Neither you nor 99.99% of kids had real access to this.

In reality, piracy threats to business were coming from distributors or the stores that actually sold them, eg arcade machines could be modded after the fact. This wasn't done for the player's benefit, only the arcade owner's.

>> No.4855737

>>4853196
real just like life

>> No.4855778

>>4854959
I wouldn't call that a good song or anything, but it's pretty inoffensive.
>>4855000
Nobody cares, Tyrone.
>>4855540
>not taking your flash carts and hard drives back in time with you

>> No.4855837

>>4855145
30 here. Game boy was my first system...I really liked it and I still think it's impressive what the makers made with the technology at the time.

>> No.4855848

>>4855145

I'm 32 and I grew up with the NES.

I can clearly see that the median age around here is about mine, but at the same time people in their young 30s are also clearly in the minority. This board is pretty evenly distributed from teens to 40s.
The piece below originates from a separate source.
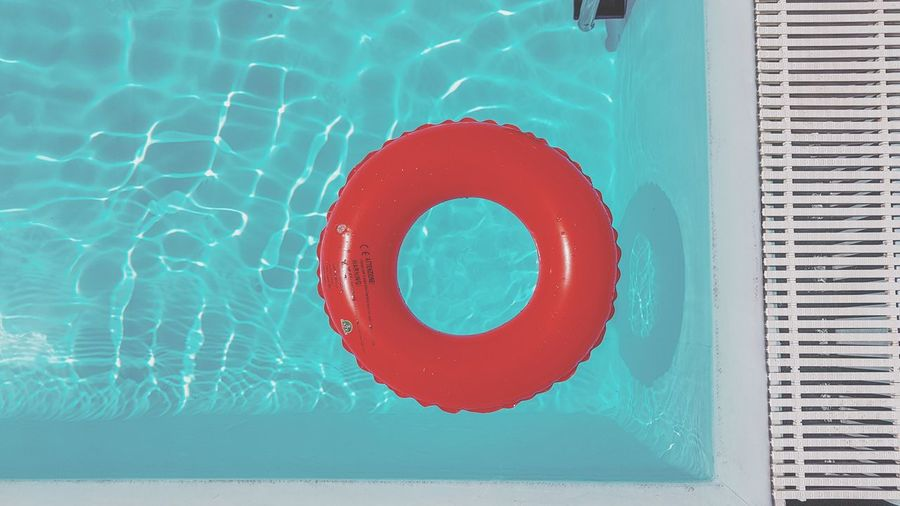 High angle view of red floating on swimming pool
I see shit that me before middle school wouldn't know much about even if I was alive back then and I also see lots of posts by people who don't know how important arcades were or some other common sense knowledge that EVERYBODY from the 90s knew about.

>> No.4855857

>>4855848
I'm 29 and had basically zero arcade experience growing up, the drop-off was fast, and geographic location played a big part.

>> No.4855865

>>4855857
Yeah, geography might be a big factor.
I'm 31 and we all played arcade games constantly when I was a kid, but we also had a big town roller rink / arcade place that made this possible, whereas other area without that kind of venue might have caused kids to just play video games at home.
I don't think arcades were as heavily chain driven as other industries. Most were one-off things someone local set up.

>> No.4855875

>>4855865
Absolutely, I grew up in a town of ~7,000 and the closest arcade type thing was the 'mall' about a 45 minute drive away. We did have a bowling alley with Outrun though, I do remember that, and playing Roadblasters at the grocery store.

>> No.4855885

>>4855857
>>4855865
>>4855875

Oh come on, people who didn't go to arcades still knew there were tons of games from there that people liked.

>> No.4855897

>>4855885
I didn't imply otherwise, I'm just saying that they were 100% not part of my childhood, despite growing up roughly around the right time. If I knew of arcade games other than the few I saw occasionally, it was due to console ports.

>> No.4855902

>>4855236
No thanks, I prefer to listen to the original artists without some random kid processing the track on goldwave to lower the bpm.

>> No.4855904

>>4855902
don't give the tumblr-wave people attention

>> No.4855992
File: 59 KB, 870x947, crying ness .jpg [View same] [iqdb] [saucenao] [google]
4855992

>>4855875
is there anything more torturous than living in a small town with little to no gaming stores or arcades?

>> No.4856005

>>4855992
It was an interesting childhood. My folks wouldn't buy me games until the ~N64 era, so I ended up playing my (much) older siblings' Atari for years. First interaction with an NES was at a friend's house.

>> No.4856130

>>4855236

This is my go to playlist.

>> No.4856238

>>4853196
I was born in 88. Some of my earliest memories are playing nes games with my older brother. I can remember being excited about new snes games. N64 blew my mind; first time sharing new shit with friends and cousins, and each new game was a blast. 1997-2000 was the golden age of video games for me.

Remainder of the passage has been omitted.